The book, “Los Alamos, the Ranch School Years 1917-1943,” by John D. Wirth and Linda Harvey Aldrich, describes a sweet illustration of “a star-strewn winter evening, with skiers and bonfires outside Fuller Lodge, on the 1928 Christmas card sent to parents and friends of the school.”
The mentioned school is the famed Los Alamos Ranch School. Well-heeled families sent their sons to the boarding school to grow into educated leaders and capable, rugged outdoorsmen. While the success of these aims varied among the students, the surrounding nature provided an idyllic backdrop for their education.
Starlight sparkles
This vintage Christmas card from 1928 conveyed a sense of this idyll. Luckily, a member of the Bradbury team recently came into possession of one of these small treasures. The illustration by an unknown artist glows with a sense of nostalgia and the brisk comfort of a snowy night. It practically twinkles. Inside the card is a short poem by Peggy Pond Church:
Starlight sparkles and little fires glow
Over the white and silent snow,
And a Christmas wish that is old and true
Shines from our mesa land for you.
Merrymaking memories
Back in the card’s original era, most students returned to their respective homes for the holidays. For Ranch School employees and their families, the season brought an annual Christmas celebration. Held in Fuller Lodge, the party featured a dinner, presents for the children, and an appearance from Santa Claus. One year each family received a sled. The Christmas celebration was merry and memorable, an annual highlight through the years.

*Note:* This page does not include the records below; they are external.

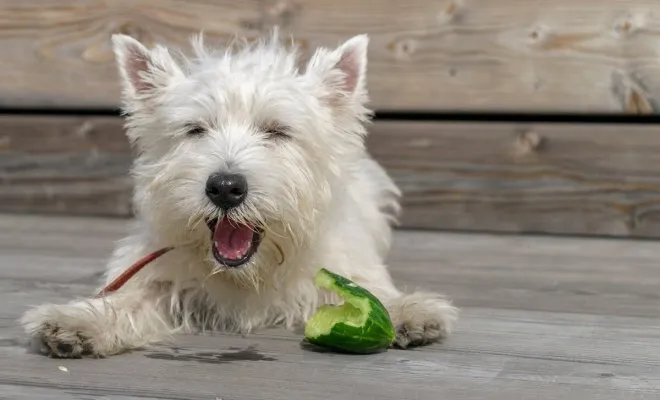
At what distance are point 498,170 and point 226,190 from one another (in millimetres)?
2323

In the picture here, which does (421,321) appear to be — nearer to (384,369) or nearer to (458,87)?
(384,369)

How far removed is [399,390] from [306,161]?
2.80 ft

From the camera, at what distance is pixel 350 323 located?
109 inches

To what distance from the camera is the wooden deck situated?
250 cm

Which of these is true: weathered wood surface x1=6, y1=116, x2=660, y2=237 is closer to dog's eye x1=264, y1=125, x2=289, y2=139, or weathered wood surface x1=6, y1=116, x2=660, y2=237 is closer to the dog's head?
the dog's head

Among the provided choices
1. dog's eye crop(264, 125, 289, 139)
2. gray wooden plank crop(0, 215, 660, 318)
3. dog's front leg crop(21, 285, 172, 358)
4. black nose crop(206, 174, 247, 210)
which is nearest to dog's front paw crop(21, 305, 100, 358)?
dog's front leg crop(21, 285, 172, 358)

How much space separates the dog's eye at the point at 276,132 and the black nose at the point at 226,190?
26 centimetres

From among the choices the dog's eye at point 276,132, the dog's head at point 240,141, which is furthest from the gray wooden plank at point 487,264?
the dog's eye at point 276,132

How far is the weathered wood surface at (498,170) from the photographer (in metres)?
4.74

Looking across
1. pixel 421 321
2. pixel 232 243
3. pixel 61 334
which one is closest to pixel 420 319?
pixel 421 321

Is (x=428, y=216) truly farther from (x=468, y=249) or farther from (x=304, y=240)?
(x=304, y=240)

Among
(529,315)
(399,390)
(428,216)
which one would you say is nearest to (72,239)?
(428,216)

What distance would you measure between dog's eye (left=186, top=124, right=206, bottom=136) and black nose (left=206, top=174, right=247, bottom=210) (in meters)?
0.26

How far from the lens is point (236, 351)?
289cm
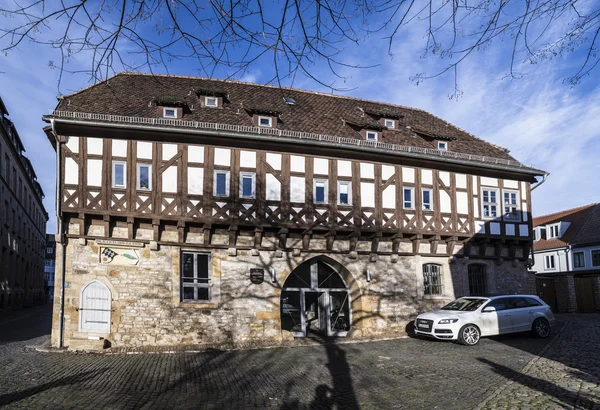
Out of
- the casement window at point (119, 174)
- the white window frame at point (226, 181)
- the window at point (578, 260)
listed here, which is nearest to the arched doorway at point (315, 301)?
the white window frame at point (226, 181)

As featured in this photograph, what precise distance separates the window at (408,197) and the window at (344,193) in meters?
2.21

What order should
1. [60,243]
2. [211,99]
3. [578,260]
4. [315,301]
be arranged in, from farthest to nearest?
[578,260] → [211,99] → [315,301] → [60,243]

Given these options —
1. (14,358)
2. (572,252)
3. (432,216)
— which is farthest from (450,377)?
(572,252)

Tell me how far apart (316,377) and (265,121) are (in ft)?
32.8

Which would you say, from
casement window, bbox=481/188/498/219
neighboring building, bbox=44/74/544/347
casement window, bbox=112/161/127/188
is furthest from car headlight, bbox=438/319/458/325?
casement window, bbox=112/161/127/188

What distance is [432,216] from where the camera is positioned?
1914 centimetres

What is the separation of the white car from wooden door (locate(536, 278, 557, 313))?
1116 cm

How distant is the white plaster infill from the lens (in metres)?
15.5

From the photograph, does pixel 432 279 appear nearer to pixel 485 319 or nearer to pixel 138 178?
pixel 485 319

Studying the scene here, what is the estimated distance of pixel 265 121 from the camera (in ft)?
59.5

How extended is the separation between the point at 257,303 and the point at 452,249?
788 cm

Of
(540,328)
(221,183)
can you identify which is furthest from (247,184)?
(540,328)

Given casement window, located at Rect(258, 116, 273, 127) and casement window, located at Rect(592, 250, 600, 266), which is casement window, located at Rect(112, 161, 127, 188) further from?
casement window, located at Rect(592, 250, 600, 266)

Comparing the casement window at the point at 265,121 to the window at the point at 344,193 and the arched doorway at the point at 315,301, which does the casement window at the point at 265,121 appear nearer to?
the window at the point at 344,193
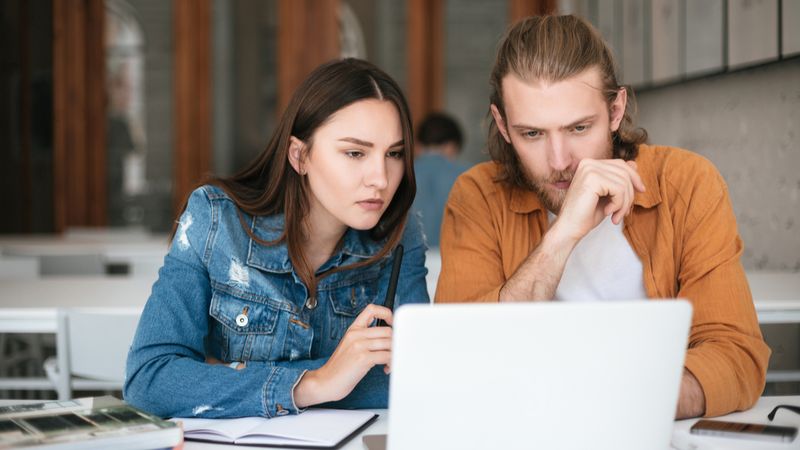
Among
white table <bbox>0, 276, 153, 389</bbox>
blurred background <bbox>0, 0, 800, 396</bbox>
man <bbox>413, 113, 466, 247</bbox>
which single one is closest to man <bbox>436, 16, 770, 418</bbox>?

Then in 1942, the war came.
A blue Christmas
On the first year anniversary of the Pearl Harbor bombing, Ranch School students gathered for an assembly. The school’s head, A.J. Connell, read aloud to the students a letter he had received from Secretary of War Henry L. Stimson. The letter stated, in part, “You are advised that it has been determined necessary to the interests of the United States in the prosecution of the War that the property of Los Alamos Ranch School be acquired for military purposes.”

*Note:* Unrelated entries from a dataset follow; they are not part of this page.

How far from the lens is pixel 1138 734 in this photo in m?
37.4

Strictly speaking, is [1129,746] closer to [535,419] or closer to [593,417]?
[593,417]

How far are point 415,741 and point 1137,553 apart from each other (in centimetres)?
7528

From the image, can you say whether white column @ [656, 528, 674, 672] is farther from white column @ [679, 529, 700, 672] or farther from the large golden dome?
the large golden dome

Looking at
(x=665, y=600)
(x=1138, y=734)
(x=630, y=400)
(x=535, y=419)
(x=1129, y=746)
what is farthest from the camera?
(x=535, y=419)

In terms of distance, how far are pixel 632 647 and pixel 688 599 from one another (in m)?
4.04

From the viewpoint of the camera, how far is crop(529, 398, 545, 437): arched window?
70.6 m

This not only meant that students, teachers and administrators had mere weeks to pack up and leave, but the emerging world war brought a true bah-humbug into their wintry wonderland: Christmas was canceled. No party. No presents. No Santa Claus.

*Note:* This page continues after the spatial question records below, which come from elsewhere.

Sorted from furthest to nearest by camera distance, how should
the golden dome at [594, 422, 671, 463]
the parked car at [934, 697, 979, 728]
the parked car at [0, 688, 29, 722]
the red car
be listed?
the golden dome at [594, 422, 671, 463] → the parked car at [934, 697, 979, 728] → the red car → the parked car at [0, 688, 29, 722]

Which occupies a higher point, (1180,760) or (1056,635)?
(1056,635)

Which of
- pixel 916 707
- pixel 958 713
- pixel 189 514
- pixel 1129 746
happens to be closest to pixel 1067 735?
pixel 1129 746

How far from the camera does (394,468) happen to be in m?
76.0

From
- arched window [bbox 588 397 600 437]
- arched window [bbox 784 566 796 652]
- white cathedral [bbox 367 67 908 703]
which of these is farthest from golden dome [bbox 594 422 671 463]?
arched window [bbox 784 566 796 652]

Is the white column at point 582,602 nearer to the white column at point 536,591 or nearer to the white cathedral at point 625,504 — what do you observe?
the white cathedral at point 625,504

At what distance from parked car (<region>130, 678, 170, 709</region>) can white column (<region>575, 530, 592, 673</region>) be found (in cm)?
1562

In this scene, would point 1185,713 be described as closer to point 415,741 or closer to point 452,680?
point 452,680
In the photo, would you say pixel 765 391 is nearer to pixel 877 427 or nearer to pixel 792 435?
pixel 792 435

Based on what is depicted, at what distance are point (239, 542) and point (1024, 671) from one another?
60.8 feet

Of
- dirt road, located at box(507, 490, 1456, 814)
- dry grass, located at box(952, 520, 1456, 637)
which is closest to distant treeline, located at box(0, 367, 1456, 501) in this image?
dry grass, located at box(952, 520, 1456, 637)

Only one festivity occurred in the following weeks: the hasty graduation of four students who had completed their required coursework. Soon after, the Ranch School moved out and the Manhattan Project took over Fuller Lodge and Los Alamos.
Stars seemed bigger
The moment in time when winter fell on Ranch School students was a distinct era. The Los Alamos Historical Society’s book, “When Los Alamos was a Ranch School,” romantically details winter nights from this particular past. “December brought the cold down to Mesa level … As the nights grew longer, the stars seemed bigger and closer. There were no street lights at Los Alamos … As space seemed magnified by darkness, so the depth of silence intensified the night’s secret noises: the boom of a nighthawk’s wing like miniature thunder, an owl’s cry, often the melodic and noisy voices of coyotes. A pine cone rustling as it fell to earth made one’s hair rise a little in a primitive response to the unknown.”